[[ Extract open ]]

Professor Andrew Steer
Director, The World Scabies Program
Murdoch Children’s Research Institute
Human scabies is an invisible disease in more ways than one. More funds are needed to further work in tackling this often unrecognised scourge.
Human scabies may be invisible to the naked eye, but it affects millions worldwide.
“The scabies mite burrows into the skin, causing intense itching that keeps people awake at night, can stop children going to school and adults going to work. It can also lead to serious complications,” says Professor Andrew Steer, Programme Director of the World Scabies Program (WSP).
It affects over 200 million people at any time globally, especially poor and socially disadvantaged communities in tropical climates, such as the favelas of South America and poor communities in Africa. Vulnerable people, children, the elderly and homeless are particularly at risk.
“It is a disease of poverty that keeps communities in poverty,” says Professor Steer.
The scratching caused by itching can result in skin infections like impetigo. This can lead to chronic kidney disease, rheumatic heart conditions and infection that enters the bloodstream to cause sepsis.
“Our research in Fiji and Solomon Islands shows that up to a quarter of people, and nearly half of five- to nine-year-olds, had scabies at any one time and that complications such as bacterial skin infections were more common than elsewhere,” says Professor Steer.
Our research shows ivermectin could reduce the incidence of scabies by 90% after just one treatment.
Tackling the problem
WSP says that the solution in highly endemic areas should be community wide treatment via public health systems with oral ivermectin, a safe and effective anti-parasitic medicine.
“Our research shows ivermectin could reduce the incidence of scabies by 90% after just one treatment,” says Professor Steer. It’s not currently licensed for use in under-fives and pregnant women, but WSP is suggesting the use of topical permethrin for these groups.
Partnerships and funding needed
WSP now wants to expand the programme elsewhere, in line with the WHO’s Neglected Tropical Disease Roadmap 2030, that includes targets for scabies control.
Sarah Andersson, WSP Program Manager, says: “To do so, we need strong partnerships with countries with a high prevalence (over 10%) of scabies that are willing to include scabies in their universal healthcare packages and to take the mass drug administration approach.”
Professor Steer adds: “The initial national demonstration projects, with the co-operation of the ministries of health in Fiji and Solomon Islands, have been funded by Macquarie Group. We’re also looking for new partners to expand the mass drug administration programmes, monitoring and evaluation to other countries and regions.”

[[ Extract closed ]]
[[ Material provided open ]]

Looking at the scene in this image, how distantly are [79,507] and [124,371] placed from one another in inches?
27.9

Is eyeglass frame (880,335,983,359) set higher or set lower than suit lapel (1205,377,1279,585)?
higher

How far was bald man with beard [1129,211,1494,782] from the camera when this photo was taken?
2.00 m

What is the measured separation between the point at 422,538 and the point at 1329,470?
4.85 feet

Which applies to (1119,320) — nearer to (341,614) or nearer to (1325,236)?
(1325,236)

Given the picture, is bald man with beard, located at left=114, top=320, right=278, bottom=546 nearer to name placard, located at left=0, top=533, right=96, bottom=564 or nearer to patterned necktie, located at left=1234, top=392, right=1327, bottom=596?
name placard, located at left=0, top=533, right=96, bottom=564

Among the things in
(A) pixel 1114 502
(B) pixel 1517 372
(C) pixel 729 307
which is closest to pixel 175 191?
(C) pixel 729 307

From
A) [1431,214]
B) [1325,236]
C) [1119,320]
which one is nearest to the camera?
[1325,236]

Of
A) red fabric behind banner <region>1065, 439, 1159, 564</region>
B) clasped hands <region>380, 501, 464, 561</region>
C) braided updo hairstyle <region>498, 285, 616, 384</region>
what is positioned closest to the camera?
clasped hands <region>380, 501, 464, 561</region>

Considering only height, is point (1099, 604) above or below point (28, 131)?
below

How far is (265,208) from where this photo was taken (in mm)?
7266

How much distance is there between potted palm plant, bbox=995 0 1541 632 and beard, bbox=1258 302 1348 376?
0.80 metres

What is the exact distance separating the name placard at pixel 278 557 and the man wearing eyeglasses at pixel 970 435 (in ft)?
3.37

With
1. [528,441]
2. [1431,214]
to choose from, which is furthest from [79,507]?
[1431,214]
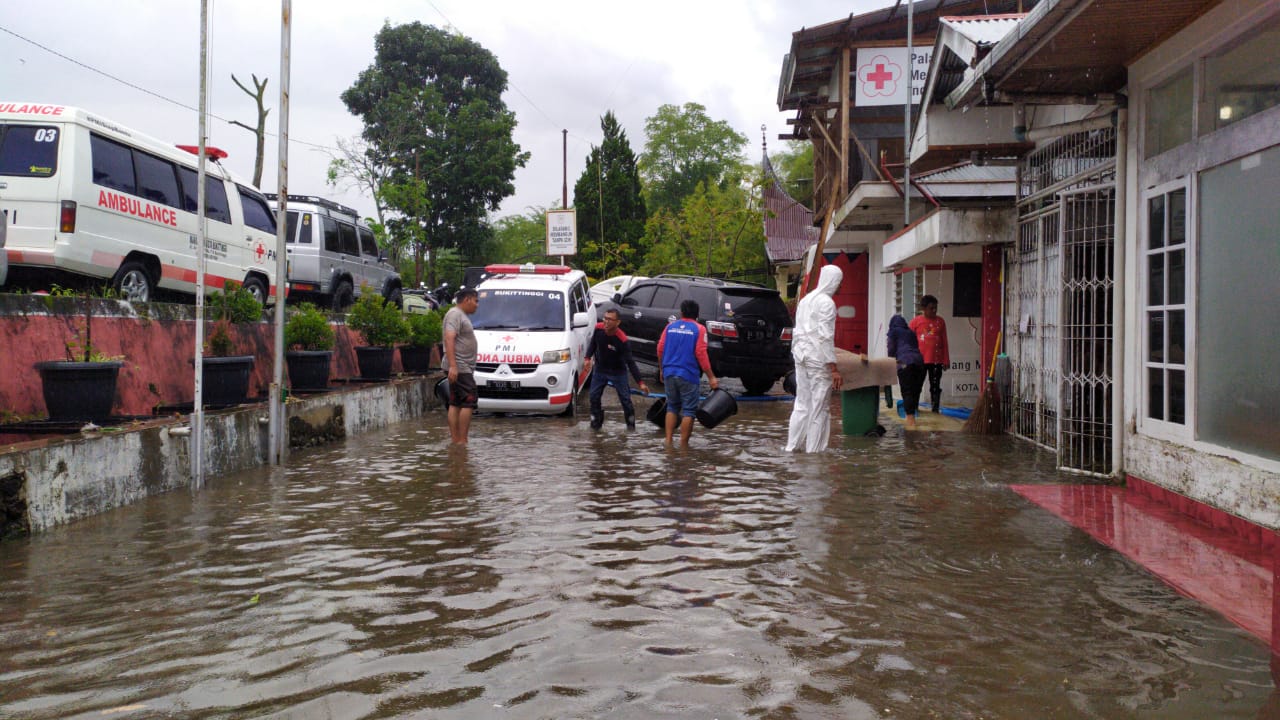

[[ Material provided closed ]]

## Work request A
According to the scabies article, how many people does scabies affect globally at any time?
## Work request B
Rewrite the scabies article starting at "Partnerships and funding" and ending at "for scabies control.", with "targets" replaced by "goals".

## Your response A
Over 200 million people.

## Your response B
Partnerships and funding needed
WSP now wants to expand the programme elsewhere, in line with the WHO’s Neglected Tropical Disease Roadmap 2030, that includes goals for scabies control.